What this task involves
Render all of the data below as a JSON list of strings, one string per line, with blank lines dropped and the pictures left out.

>> Begin Provided material

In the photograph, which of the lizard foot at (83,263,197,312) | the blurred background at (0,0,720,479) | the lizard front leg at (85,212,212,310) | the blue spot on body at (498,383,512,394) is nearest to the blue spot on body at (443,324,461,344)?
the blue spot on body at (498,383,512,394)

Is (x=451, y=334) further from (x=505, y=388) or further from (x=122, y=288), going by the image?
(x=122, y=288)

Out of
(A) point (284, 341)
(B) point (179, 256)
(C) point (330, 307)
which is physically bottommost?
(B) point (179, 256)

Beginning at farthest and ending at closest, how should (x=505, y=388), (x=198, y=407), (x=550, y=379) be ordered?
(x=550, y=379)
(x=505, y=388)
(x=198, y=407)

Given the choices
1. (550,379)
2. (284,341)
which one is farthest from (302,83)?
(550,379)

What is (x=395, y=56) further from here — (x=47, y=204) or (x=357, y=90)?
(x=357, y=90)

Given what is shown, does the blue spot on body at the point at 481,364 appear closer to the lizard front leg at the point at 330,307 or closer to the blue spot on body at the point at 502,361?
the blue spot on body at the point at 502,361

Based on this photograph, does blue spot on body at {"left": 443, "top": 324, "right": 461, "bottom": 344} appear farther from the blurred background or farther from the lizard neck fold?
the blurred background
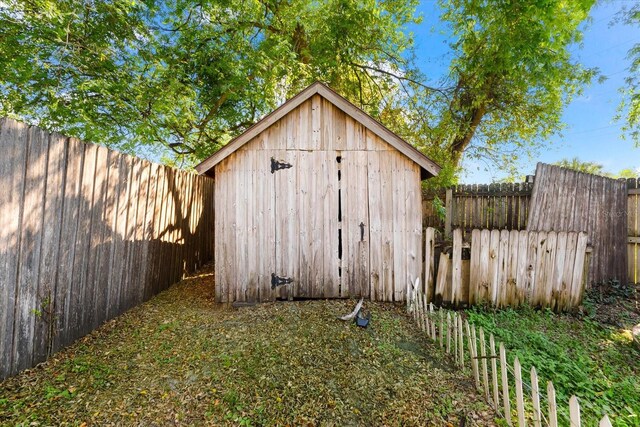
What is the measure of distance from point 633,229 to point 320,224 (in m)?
7.44

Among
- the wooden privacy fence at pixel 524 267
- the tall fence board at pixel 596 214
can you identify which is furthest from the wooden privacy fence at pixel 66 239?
the tall fence board at pixel 596 214

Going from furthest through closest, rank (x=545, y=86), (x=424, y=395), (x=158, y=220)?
(x=545, y=86)
(x=158, y=220)
(x=424, y=395)

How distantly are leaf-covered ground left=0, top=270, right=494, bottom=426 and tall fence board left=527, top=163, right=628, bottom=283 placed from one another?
17.5 feet

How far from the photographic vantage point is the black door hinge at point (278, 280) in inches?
221

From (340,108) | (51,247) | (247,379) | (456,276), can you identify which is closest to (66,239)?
(51,247)

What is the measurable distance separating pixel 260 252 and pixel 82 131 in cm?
588

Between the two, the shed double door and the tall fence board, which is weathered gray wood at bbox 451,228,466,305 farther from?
the tall fence board

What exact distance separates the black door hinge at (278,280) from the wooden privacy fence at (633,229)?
7966 mm

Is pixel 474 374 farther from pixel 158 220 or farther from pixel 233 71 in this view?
pixel 233 71

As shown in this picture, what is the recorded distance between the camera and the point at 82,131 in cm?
691

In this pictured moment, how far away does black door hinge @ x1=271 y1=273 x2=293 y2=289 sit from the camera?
5.61 metres

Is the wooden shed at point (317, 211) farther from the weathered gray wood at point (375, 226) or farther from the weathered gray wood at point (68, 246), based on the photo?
the weathered gray wood at point (68, 246)

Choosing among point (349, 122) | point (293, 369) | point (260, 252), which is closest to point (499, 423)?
point (293, 369)

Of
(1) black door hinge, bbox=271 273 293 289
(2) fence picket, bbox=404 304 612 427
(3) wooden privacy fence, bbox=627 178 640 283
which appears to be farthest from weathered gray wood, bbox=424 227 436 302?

>> End Provided material

Task result
[
  "In the photograph, which of the lizard foot at (83,263,197,312) | the blurred background at (0,0,720,479) | the lizard front leg at (85,212,212,310) | the blue spot on body at (498,383,512,394) is nearest to the blue spot on body at (443,324,461,344)?",
  "the blue spot on body at (498,383,512,394)",
  "Is (x=451, y=334) further from (x=505, y=388) or further from (x=122, y=288), going by the image?",
  "(x=122, y=288)",
  "Out of",
  "(A) point (284, 341)",
  "(B) point (179, 256)",
  "(C) point (330, 307)",
  "which is physically bottommost?",
  "(B) point (179, 256)",
  "Beginning at farthest and ending at closest, how should (x=505, y=388), (x=198, y=407), (x=550, y=379) be ordered?",
  "(x=550, y=379)",
  "(x=505, y=388)",
  "(x=198, y=407)",
  "Given the choices",
  "1. (550,379)",
  "2. (284,341)",
  "which one is farthest from (302,83)?",
  "(550,379)",
  "What is (x=395, y=56) further from here — (x=47, y=204) or (x=357, y=90)?",
  "(x=357, y=90)",
  "Given what is shown, does the blue spot on body at the point at 481,364 appear closer to the lizard front leg at the point at 330,307 or closer to the blue spot on body at the point at 502,361?",
  "the blue spot on body at the point at 502,361",
  "Based on this photograph, does blue spot on body at {\"left\": 443, \"top\": 324, \"right\": 461, \"bottom\": 344} appear farther from the blurred background or farther from the lizard neck fold?",
  "the blurred background",
  "What is the measure of distance from point 633,229 to point 320,224 (in m)?",
  "7.44",
  "Among",
  "- the wooden privacy fence at pixel 524 267",
  "- the tall fence board at pixel 596 214",
  "can you identify which is furthest from the wooden privacy fence at pixel 66 239?",
  "the tall fence board at pixel 596 214",
  "Going from furthest through closest, rank (x=545, y=86), (x=424, y=395), (x=158, y=220)?",
  "(x=545, y=86)",
  "(x=158, y=220)",
  "(x=424, y=395)",
  "How distantly are leaf-covered ground left=0, top=270, right=494, bottom=426 and tall fence board left=527, top=163, right=628, bottom=283 placed from one another?",
  "17.5 feet",
  "How far from the photographic vantage point is the black door hinge at point (278, 280) in inches?",
  "221",
  "From (340,108) | (51,247) | (247,379) | (456,276), can you identify which is closest to (66,239)?",
  "(51,247)",
  "What is the measurable distance separating pixel 260 252 and pixel 82 131 in cm?",
  "588",
  "Between the two, the shed double door and the tall fence board, which is weathered gray wood at bbox 451,228,466,305 farther from?",
  "the tall fence board",
  "What exact distance separates the black door hinge at (278,280) from the wooden privacy fence at (633,229)?",
  "7966 mm",
  "Is pixel 474 374 farther from pixel 158 220 or farther from pixel 233 71 in this view?",
  "pixel 233 71",
  "As shown in this picture, what is the recorded distance between the camera and the point at 82,131 in cm?",
  "691",
  "In this pictured moment, how far away does black door hinge @ x1=271 y1=273 x2=293 y2=289 sit from the camera?",
  "5.61 metres",
  "Is the wooden shed at point (317, 211) farther from the weathered gray wood at point (375, 226) or farther from the weathered gray wood at point (68, 246), based on the photo?",
  "the weathered gray wood at point (68, 246)",
  "Choosing among point (349, 122) | point (293, 369) | point (260, 252), which is closest to point (499, 423)?",
  "point (293, 369)",
  "Of",
  "(1) black door hinge, bbox=271 273 293 289",
  "(2) fence picket, bbox=404 304 612 427",
  "(3) wooden privacy fence, bbox=627 178 640 283",
  "which appears to be farthest from weathered gray wood, bbox=424 227 436 302?"
]